Quote the entries word for word, starting with the line that contains "Based on the scene here, from" and continuing through the last line of the entries.
———
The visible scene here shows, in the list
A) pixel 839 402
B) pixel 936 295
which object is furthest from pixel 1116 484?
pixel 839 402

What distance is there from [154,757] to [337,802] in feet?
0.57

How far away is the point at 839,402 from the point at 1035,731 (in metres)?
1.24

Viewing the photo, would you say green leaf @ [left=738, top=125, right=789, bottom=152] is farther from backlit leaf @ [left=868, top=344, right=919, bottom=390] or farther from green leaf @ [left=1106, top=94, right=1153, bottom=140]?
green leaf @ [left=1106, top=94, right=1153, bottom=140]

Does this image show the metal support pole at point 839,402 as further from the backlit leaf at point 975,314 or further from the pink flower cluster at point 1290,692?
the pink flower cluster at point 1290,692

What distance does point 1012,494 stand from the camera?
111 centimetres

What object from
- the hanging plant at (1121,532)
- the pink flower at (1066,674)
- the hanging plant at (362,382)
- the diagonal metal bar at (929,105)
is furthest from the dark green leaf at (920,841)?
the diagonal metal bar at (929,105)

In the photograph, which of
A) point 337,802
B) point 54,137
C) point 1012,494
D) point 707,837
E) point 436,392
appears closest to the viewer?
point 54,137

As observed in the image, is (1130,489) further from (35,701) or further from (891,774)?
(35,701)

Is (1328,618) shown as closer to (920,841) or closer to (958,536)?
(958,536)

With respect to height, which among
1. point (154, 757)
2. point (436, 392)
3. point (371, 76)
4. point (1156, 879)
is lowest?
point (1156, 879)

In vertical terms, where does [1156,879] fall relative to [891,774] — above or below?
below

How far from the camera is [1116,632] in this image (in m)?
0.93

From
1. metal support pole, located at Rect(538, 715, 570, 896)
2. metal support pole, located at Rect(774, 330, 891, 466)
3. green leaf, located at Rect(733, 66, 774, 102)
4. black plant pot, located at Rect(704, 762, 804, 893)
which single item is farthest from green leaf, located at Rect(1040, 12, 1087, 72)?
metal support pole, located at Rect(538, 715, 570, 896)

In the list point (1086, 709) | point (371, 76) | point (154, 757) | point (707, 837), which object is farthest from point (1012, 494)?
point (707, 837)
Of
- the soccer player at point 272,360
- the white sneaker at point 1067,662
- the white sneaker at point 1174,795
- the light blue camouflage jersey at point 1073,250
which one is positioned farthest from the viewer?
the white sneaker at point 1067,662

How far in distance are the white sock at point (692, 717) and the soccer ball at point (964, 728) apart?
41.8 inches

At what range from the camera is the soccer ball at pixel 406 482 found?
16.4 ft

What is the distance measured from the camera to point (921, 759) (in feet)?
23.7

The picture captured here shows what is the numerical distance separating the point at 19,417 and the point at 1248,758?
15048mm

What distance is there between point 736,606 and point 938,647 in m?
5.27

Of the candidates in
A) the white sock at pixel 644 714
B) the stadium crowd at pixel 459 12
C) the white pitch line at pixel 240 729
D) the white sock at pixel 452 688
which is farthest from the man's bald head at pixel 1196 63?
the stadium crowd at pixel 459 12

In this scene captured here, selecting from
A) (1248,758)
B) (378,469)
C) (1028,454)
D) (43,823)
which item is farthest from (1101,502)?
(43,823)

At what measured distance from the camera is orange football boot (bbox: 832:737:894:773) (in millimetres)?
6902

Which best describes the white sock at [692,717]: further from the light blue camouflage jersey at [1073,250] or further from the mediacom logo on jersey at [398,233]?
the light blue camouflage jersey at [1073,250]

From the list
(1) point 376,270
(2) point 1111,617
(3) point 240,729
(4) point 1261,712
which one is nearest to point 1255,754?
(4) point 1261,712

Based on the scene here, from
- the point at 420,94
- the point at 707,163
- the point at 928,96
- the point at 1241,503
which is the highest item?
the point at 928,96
———
_Solution for this problem_
Based on the scene here, from
- the point at 420,94
- the point at 707,163
- the point at 928,96
- the point at 1241,503
which is the highest item?
the point at 928,96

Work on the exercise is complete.